Sie versuchen die „mutwillige Sünde“ zu definieren: „Wer das Opfer Jesu ausschlägt, nicht haben will, usw.“  unter bestimmten Bedingungen wie Christenverfolgung und Krieg usw. … der ist selbst schuld, wenn er nicht gerettet wird.

Das gibt der Text nicht her, sondern Sie fügen alles eigenmächtig ein. Ehe Sie das tun, sollten Sie erst einmal Informationen aus der Textumgebung ausschöpfen.

Die „mutwillige Sünde“ wird im Zusammenhang mit der Lästerung des hlg.Geistes genannt, von der Jesus sagte, dass sie unvergebbar sei im Gegensatz zu allen anderen Sünden.

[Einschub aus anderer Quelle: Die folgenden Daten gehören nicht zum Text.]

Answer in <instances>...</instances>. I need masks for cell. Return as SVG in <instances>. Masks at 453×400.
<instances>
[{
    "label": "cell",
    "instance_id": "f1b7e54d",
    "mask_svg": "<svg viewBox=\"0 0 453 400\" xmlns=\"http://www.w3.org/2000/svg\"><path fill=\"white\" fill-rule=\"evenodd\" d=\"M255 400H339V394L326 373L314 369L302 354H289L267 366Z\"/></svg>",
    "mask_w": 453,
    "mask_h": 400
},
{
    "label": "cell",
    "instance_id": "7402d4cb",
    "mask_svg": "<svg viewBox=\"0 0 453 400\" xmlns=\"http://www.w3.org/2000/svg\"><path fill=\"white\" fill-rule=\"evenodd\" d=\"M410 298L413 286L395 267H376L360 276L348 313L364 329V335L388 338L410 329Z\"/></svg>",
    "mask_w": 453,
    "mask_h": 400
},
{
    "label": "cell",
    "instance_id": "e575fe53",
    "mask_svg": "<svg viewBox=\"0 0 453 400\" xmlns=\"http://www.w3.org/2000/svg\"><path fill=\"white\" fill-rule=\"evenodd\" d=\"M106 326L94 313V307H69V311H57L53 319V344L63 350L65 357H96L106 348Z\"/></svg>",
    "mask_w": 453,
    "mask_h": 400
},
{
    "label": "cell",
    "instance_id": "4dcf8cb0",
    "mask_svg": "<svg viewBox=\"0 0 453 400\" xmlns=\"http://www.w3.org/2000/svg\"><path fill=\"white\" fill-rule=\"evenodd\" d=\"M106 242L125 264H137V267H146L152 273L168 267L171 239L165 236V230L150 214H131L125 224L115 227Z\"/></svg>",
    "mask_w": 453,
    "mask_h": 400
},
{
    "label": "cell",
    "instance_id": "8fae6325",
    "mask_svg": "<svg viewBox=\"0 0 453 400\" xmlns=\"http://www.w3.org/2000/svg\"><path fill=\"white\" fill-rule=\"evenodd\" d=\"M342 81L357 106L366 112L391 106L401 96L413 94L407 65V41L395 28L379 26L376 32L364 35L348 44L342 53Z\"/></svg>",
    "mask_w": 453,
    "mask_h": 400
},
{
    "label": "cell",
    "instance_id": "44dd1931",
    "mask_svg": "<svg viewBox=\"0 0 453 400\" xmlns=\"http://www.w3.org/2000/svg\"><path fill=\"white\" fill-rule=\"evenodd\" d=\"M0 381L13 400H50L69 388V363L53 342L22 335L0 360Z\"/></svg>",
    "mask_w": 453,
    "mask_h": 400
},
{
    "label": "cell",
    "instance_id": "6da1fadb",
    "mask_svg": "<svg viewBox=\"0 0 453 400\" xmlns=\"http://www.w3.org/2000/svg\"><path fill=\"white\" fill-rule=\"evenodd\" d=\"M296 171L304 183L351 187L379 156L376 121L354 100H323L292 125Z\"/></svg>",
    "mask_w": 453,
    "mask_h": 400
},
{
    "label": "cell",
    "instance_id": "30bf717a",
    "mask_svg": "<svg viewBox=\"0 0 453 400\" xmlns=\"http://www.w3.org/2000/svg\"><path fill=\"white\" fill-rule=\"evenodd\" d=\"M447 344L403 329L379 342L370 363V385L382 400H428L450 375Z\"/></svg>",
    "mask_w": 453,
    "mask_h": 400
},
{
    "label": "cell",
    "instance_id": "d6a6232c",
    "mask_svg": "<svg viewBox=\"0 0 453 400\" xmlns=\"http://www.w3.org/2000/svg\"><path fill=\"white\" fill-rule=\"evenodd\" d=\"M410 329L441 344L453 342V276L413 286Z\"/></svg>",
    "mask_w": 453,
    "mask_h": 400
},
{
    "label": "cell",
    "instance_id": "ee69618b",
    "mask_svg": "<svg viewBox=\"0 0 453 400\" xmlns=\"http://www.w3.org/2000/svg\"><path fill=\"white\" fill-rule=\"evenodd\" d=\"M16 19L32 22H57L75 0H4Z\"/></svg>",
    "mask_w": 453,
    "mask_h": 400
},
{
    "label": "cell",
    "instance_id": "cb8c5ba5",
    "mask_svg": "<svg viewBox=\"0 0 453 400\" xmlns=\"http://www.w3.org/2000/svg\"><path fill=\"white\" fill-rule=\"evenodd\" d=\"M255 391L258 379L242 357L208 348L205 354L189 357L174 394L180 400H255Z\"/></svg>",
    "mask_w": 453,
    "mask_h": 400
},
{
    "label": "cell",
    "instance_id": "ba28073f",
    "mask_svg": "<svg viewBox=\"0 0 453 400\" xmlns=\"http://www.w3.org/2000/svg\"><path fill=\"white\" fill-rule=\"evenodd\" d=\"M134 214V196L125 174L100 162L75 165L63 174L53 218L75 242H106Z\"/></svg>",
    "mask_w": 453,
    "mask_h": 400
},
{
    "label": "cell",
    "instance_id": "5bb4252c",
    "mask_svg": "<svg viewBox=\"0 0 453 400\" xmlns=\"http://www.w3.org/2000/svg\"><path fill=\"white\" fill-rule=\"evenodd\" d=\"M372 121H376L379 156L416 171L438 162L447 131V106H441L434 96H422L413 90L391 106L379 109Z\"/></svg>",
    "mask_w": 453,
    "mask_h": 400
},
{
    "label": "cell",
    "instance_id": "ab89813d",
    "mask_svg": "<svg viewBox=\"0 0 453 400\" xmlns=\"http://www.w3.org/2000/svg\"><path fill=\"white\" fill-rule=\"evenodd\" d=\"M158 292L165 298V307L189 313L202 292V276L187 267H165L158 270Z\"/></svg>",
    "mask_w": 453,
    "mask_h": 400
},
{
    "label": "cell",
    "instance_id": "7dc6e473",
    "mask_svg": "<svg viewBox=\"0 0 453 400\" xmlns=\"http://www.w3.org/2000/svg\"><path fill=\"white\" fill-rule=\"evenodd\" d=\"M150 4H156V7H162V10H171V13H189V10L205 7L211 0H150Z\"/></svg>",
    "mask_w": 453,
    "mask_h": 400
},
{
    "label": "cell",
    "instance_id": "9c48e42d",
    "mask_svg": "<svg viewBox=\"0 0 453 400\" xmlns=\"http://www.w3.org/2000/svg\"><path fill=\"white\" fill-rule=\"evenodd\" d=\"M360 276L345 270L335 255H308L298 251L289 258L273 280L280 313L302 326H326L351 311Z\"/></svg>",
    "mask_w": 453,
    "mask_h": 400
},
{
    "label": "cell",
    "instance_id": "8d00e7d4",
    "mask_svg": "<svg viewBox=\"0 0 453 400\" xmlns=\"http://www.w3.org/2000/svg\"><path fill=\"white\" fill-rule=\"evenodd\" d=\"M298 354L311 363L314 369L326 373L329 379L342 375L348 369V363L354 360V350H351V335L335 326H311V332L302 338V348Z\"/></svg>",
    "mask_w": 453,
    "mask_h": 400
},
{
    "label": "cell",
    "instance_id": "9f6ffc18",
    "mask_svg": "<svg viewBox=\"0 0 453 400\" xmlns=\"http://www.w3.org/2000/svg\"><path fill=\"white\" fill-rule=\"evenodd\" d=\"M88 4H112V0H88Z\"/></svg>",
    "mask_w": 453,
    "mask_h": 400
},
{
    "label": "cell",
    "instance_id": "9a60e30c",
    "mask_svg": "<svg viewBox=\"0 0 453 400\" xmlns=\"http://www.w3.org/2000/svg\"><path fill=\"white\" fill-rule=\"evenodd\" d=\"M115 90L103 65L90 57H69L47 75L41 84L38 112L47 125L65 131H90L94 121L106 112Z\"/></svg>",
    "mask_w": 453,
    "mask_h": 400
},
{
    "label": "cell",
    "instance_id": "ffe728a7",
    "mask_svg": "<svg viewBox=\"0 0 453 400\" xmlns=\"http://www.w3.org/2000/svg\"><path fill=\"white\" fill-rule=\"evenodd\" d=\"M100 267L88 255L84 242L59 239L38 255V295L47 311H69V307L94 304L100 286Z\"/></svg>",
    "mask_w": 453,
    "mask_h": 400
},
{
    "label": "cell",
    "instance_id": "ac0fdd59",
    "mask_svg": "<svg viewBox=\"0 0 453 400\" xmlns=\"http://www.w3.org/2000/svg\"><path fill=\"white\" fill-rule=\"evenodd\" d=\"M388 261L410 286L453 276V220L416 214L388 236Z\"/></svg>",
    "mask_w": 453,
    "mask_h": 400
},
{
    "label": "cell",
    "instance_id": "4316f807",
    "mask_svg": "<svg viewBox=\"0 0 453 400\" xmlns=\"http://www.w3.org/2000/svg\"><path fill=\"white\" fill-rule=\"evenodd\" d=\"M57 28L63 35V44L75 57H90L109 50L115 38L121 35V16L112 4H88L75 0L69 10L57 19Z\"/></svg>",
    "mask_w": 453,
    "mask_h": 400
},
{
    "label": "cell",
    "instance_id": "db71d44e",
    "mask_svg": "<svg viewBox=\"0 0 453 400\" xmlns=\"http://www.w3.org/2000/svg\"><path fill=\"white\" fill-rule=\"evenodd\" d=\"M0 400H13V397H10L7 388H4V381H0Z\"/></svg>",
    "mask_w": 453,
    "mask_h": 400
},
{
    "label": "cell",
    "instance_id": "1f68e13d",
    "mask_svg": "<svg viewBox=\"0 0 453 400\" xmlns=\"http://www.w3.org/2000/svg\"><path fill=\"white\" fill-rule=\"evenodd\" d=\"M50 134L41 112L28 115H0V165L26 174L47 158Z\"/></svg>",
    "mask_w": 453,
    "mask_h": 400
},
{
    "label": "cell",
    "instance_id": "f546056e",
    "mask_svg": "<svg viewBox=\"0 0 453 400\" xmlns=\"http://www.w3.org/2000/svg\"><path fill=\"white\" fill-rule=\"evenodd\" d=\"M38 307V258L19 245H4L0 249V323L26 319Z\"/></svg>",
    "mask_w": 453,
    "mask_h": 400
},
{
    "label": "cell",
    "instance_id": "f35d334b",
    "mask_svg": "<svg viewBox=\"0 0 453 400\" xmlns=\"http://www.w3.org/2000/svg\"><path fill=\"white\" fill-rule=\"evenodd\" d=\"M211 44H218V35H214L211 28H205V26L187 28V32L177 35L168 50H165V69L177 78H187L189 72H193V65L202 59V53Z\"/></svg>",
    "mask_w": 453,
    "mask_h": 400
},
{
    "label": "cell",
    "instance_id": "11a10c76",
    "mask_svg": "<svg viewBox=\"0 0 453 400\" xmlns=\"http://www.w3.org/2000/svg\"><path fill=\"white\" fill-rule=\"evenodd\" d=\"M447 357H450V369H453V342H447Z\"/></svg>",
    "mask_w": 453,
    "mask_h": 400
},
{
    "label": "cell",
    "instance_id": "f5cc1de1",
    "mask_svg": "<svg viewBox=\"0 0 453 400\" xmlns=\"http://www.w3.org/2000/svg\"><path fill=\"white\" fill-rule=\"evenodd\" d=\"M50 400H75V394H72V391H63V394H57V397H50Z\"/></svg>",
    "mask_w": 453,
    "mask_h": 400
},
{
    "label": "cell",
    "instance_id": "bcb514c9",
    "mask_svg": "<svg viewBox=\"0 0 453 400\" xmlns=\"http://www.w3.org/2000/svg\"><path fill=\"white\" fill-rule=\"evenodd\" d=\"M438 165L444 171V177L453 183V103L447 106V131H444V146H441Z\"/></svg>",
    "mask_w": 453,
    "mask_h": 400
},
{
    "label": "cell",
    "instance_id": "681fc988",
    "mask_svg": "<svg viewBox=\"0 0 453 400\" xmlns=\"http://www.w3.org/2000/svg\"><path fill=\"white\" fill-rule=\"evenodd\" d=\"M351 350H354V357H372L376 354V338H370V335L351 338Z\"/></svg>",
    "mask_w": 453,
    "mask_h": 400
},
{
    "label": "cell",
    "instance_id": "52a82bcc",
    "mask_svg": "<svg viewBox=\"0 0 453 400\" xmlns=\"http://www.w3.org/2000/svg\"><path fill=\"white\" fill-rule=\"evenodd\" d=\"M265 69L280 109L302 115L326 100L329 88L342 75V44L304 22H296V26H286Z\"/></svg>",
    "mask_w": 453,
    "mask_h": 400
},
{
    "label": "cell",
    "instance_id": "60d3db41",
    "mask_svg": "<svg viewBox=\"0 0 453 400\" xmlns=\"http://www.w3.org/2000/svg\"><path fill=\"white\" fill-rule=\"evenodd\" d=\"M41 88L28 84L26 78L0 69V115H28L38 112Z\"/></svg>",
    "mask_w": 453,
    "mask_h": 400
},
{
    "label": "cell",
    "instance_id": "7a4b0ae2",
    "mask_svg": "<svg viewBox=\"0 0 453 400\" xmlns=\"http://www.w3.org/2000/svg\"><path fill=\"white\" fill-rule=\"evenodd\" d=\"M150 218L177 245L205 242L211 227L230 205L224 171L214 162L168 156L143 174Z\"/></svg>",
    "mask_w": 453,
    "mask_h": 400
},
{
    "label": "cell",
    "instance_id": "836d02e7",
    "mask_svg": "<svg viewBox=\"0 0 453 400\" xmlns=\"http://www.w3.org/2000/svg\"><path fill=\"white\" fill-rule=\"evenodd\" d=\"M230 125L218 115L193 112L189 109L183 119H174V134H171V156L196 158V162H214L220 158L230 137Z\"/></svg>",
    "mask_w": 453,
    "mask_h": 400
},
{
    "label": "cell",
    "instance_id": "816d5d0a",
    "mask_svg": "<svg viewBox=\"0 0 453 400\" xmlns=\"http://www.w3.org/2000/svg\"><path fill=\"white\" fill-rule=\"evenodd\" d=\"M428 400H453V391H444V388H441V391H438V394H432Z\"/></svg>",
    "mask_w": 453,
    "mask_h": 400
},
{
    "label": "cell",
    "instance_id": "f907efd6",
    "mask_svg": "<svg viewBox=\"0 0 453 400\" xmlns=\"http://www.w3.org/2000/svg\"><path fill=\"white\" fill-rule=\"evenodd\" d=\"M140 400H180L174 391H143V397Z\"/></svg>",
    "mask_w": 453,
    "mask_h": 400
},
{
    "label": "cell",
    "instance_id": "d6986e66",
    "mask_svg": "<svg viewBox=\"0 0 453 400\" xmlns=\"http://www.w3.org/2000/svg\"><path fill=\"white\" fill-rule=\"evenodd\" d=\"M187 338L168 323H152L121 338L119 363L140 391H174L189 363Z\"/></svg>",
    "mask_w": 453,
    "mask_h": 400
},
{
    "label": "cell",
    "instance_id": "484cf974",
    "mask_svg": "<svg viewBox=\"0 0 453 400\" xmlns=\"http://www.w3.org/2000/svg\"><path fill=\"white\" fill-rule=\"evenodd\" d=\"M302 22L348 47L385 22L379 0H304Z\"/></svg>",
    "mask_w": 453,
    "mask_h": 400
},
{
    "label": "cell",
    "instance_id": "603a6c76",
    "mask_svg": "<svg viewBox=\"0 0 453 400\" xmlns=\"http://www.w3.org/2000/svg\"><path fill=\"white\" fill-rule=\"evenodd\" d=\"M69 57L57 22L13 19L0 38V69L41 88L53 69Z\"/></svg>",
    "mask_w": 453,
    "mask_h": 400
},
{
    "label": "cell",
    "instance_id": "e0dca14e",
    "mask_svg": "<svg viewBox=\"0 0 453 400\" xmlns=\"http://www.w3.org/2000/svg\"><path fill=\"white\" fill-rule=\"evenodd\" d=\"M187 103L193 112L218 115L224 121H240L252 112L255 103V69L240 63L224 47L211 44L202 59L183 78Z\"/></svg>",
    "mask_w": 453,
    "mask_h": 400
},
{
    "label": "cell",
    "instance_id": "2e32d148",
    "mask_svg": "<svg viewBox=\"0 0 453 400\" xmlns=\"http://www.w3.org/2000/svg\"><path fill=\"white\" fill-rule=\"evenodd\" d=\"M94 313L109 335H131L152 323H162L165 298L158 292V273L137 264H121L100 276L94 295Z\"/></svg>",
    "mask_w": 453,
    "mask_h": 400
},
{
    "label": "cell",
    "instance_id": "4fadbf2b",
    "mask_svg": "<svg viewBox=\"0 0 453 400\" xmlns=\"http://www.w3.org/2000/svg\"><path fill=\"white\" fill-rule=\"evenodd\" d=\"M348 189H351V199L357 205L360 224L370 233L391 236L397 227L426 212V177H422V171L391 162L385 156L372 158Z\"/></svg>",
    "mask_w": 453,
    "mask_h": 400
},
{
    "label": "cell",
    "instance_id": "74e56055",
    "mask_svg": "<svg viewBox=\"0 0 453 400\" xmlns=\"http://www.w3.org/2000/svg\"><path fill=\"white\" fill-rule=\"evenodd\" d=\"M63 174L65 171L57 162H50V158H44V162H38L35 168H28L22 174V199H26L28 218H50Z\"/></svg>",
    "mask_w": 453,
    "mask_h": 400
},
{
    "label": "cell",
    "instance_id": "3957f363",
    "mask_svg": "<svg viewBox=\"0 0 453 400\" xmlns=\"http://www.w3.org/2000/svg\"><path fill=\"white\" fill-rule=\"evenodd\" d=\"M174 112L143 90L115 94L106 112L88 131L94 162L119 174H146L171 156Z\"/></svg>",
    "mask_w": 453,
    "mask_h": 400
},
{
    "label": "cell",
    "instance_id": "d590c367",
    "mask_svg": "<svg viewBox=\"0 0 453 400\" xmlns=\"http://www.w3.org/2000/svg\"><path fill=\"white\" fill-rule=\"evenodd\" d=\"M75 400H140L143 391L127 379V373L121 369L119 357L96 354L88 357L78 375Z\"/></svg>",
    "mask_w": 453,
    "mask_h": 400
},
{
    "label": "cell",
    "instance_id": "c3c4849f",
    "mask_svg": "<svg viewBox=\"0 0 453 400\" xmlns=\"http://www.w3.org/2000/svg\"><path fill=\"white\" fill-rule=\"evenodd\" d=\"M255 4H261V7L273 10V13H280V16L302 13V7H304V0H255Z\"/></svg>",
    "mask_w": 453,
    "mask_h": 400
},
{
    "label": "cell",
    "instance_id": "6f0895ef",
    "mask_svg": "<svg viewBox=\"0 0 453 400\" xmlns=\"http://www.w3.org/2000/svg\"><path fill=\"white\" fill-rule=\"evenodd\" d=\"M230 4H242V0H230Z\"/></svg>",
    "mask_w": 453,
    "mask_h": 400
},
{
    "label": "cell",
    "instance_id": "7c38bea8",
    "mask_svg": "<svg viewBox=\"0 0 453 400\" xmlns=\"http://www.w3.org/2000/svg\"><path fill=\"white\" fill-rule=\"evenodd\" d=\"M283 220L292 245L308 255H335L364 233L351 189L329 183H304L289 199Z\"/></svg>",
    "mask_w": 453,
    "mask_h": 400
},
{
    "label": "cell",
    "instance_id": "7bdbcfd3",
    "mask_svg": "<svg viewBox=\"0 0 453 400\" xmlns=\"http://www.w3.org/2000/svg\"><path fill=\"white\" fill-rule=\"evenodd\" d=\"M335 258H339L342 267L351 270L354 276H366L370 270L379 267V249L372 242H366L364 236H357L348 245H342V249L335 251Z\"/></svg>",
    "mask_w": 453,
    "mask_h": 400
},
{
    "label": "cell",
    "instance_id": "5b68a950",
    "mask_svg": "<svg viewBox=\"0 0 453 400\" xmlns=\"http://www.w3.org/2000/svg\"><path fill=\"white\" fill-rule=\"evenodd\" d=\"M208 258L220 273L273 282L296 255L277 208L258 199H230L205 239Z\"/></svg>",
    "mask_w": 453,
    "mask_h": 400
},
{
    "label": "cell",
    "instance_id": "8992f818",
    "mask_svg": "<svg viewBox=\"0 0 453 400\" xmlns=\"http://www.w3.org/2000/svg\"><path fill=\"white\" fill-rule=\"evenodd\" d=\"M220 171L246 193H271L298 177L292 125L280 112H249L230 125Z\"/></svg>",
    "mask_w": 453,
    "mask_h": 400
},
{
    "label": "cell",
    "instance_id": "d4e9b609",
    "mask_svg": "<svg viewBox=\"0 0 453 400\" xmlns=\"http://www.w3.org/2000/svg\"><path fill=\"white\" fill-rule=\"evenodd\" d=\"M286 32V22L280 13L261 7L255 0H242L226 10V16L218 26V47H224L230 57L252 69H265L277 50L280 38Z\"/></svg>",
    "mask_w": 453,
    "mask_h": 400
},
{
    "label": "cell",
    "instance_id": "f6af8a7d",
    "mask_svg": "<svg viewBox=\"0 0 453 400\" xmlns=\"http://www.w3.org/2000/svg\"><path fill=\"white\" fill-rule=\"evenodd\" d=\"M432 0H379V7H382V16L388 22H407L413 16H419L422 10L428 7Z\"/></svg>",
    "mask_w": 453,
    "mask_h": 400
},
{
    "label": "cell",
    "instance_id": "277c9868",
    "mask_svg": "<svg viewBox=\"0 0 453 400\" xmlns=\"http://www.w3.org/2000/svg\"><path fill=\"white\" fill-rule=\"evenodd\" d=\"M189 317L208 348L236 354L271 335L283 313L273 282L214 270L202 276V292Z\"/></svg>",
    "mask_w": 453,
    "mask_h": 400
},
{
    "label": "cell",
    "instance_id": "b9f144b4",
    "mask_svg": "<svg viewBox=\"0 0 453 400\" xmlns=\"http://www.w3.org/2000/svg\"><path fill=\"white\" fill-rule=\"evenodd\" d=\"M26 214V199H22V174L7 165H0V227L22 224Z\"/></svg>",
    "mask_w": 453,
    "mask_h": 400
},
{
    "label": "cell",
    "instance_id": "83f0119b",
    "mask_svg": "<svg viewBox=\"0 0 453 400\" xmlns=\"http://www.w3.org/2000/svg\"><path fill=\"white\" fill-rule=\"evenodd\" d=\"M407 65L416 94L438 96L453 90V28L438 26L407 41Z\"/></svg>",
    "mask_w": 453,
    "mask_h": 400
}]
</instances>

Alle anderen Sünden, so schlimm sie sein mögen, können bereut und vergeben werden, aber diese eine eben nicht. Die „mutwillige Sünde“ liegt also auf einer Ebene mit der unvergebbaren, unwiderruflichen Lästerungssünde. Auch die anderen Hebräerstellen, die ich Ihnen schon detailliert geschrieben habe, unterstreichen die Unwiderruflichkeit.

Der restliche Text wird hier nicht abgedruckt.